Взмокшая от пота, я очнулась в своей спальне, залитой ярким дневным светом. Мое сердце гулко колотилось в груди, лицо было залито слезами, но волна облегчения омыла меня, когда я осознала, что нет больше никакого леса и никаких кабанов. Переведя дух, я почувствовала тупую боль в запястье. По совету Алисы я наложила на руку тугую повязку, но она развязалась, и конец терялся где-то подо мной в постели. Зевнув, я прищурилась от солнечного света, потянулась и повернулась на бок.
Рядом с моей кроватью, взирая на меня ястребиным взглядом, сидела моя мать.
В молчаливом ожидании она наблюдала, как я неловко пытаюсь принять сидячее положение. Даже не глядя на нее, я знала, что она, поджав губы, укоризненно смотрит на мои растрепанные черные волосы, на посеревшее, как каминный пепел, лицо. Мэри Бартон решительно не одобряла любого рода болезни, слабости или недостатки; более того, она воспринимала их как личное оскорбление. Прежде чем мы нарушили молчание, из коридора донеслись шаги башмаков Ричарда и позвякивание монет в подвешенном к ремню кошеле.
– Вот видите, кто приехал к нам с визитом, – провозгласил он, войдя и положив руку на несгибаемое плечо моей матери.

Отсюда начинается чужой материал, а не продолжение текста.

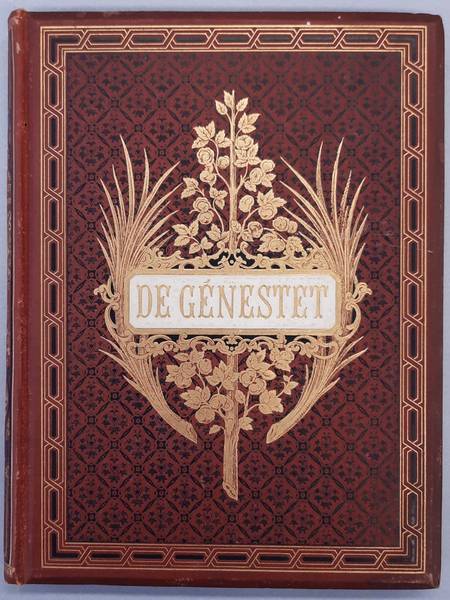 GéNESTET, P.A. DE.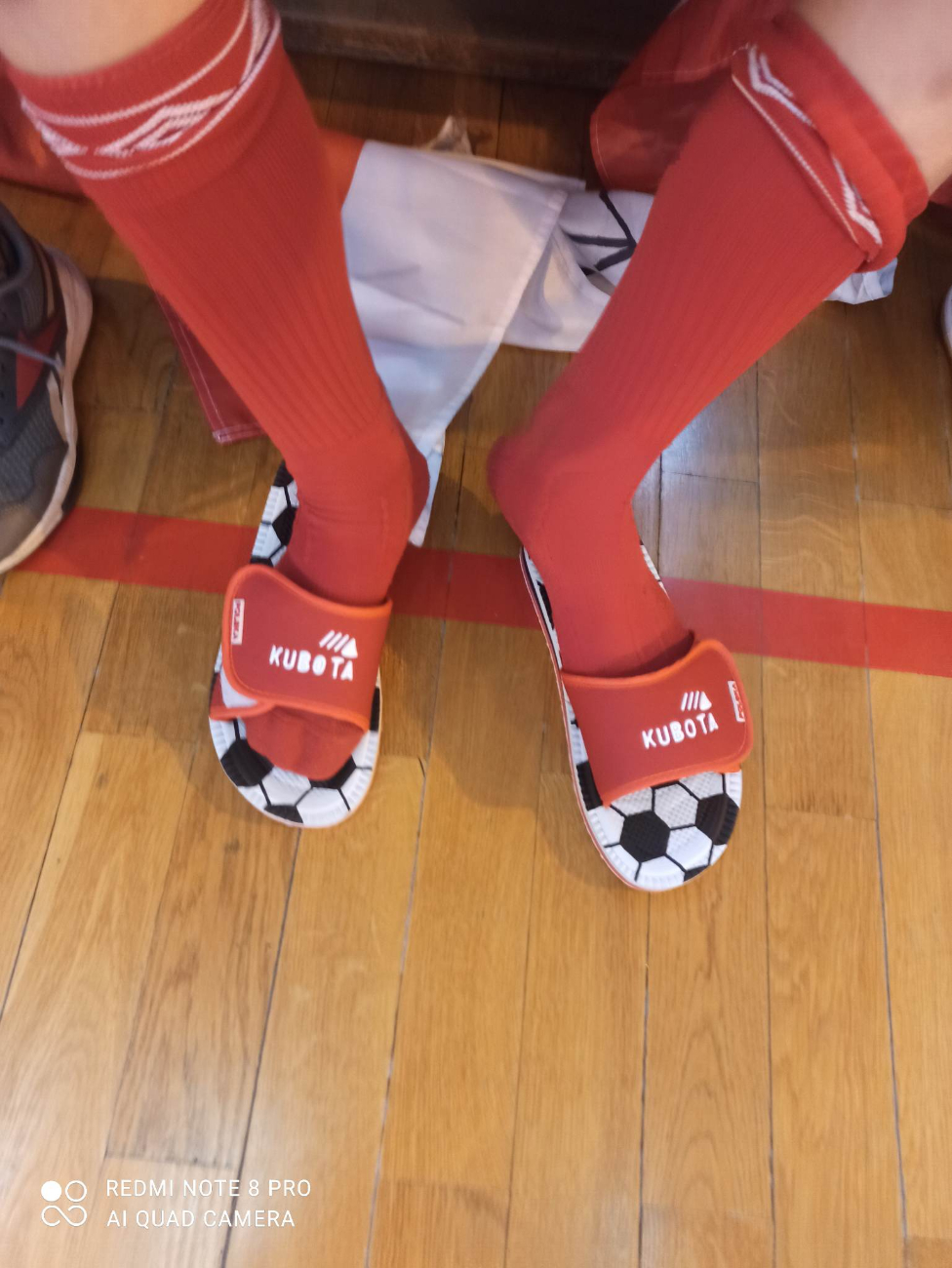 Niezwykła strefa kibica w Giewartowie ZDJĘCIA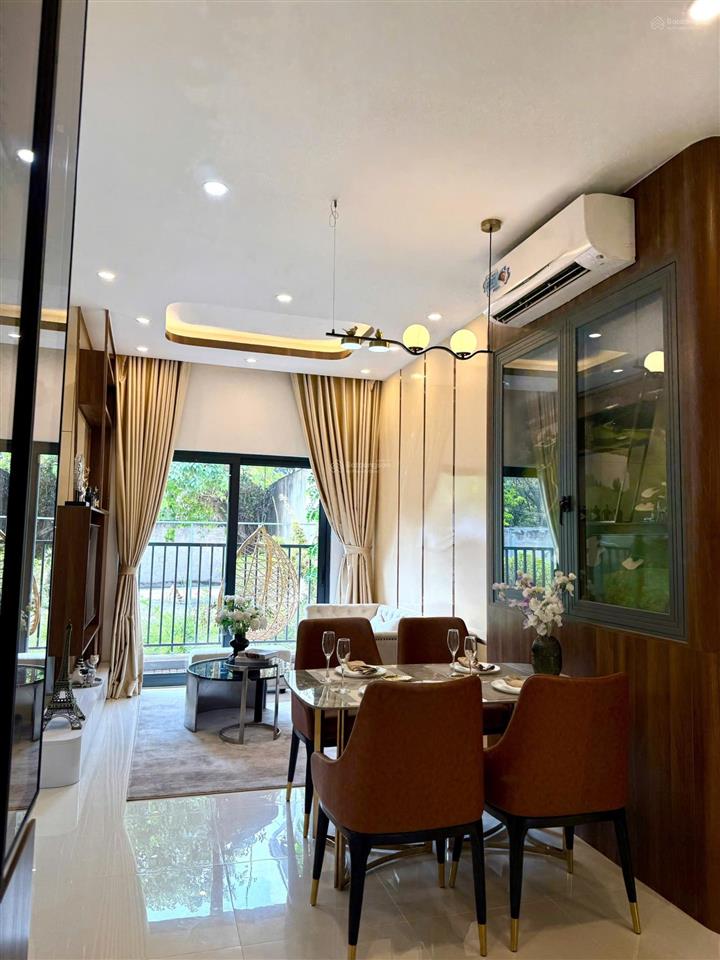 Đầu tư hay an cư  10% ký hđmb  mua cđt  full nội thất  căn hộ nội bộ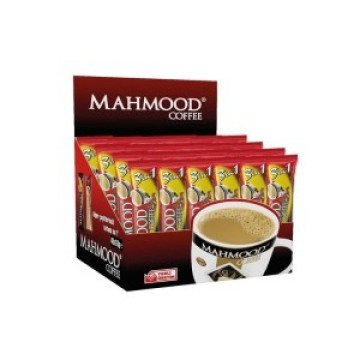 Mahmood 3ü 1 Arada Hazır Kahve 48 Adet X 18 gram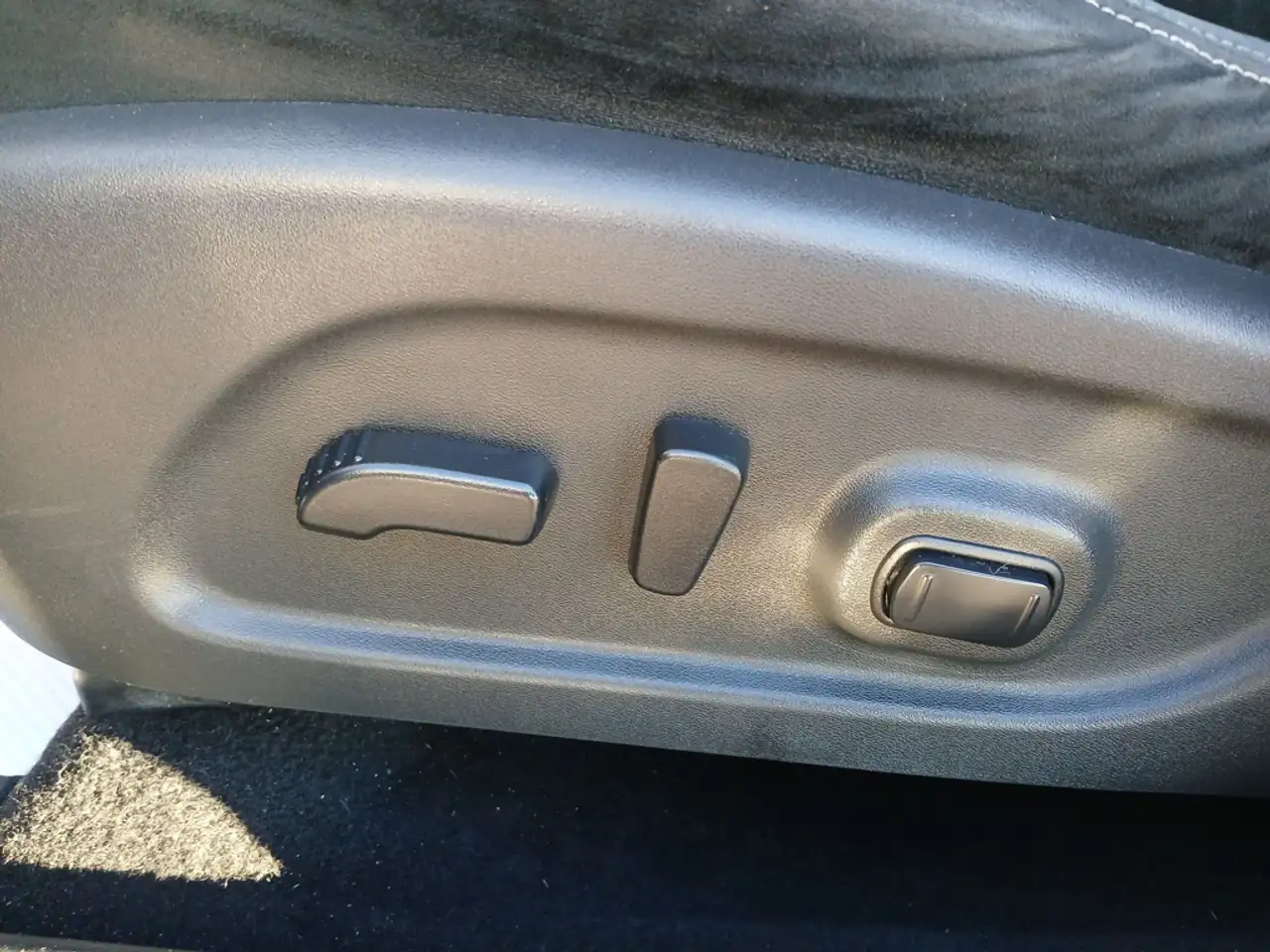 Nissan Murano снимка Nissan Murano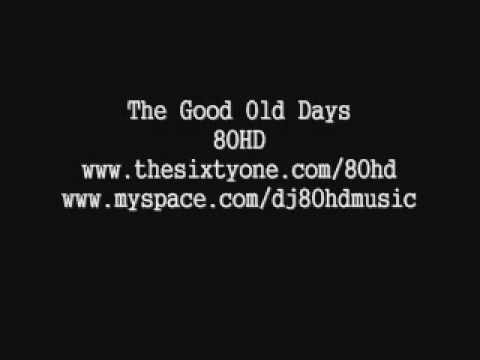 "The Good Old Days"-80HD (MGMT vs. My Humps vs. Ludacris vs. Rugrats vs. Drop and Gimme 50)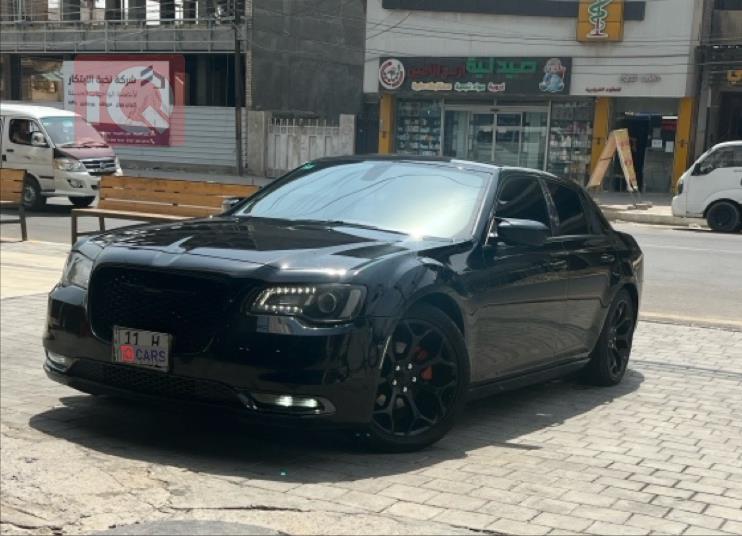 كرايسلر 300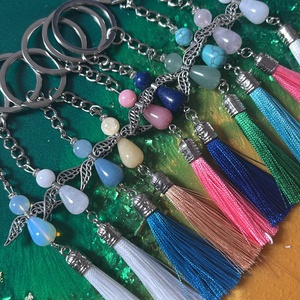 Angyalka kulcstartó - Meska.hu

Наконец наши с матерью черные глаза встретились. Она гордо восседала с непокрытой головой, но ее прическу высоким веером окружал идеально накрахмаленный воротник. Ее сложенные белые руки благопристойно покоились на коленях, а на лице застыло выражение выразительной весомой сдержанности. Платье скрывалось под дорожным плащом, создавая впечатление, что либо она только что спешилась, либо собралась уезжать. В Бартоне она вечно мерзла, сетуя на гигантские размеры его комнат, и именно поэтому с удовольствием уехала оттуда после нашего с Ричардом венчания и поселилась, приняв приглашение Ричарда, в более скромном доме дальше к северу.
Увы, недостаточно далеко.
– Здравствуйте, мама, – сказала я.
– Вы пропустили завтрак, – отозвалась она.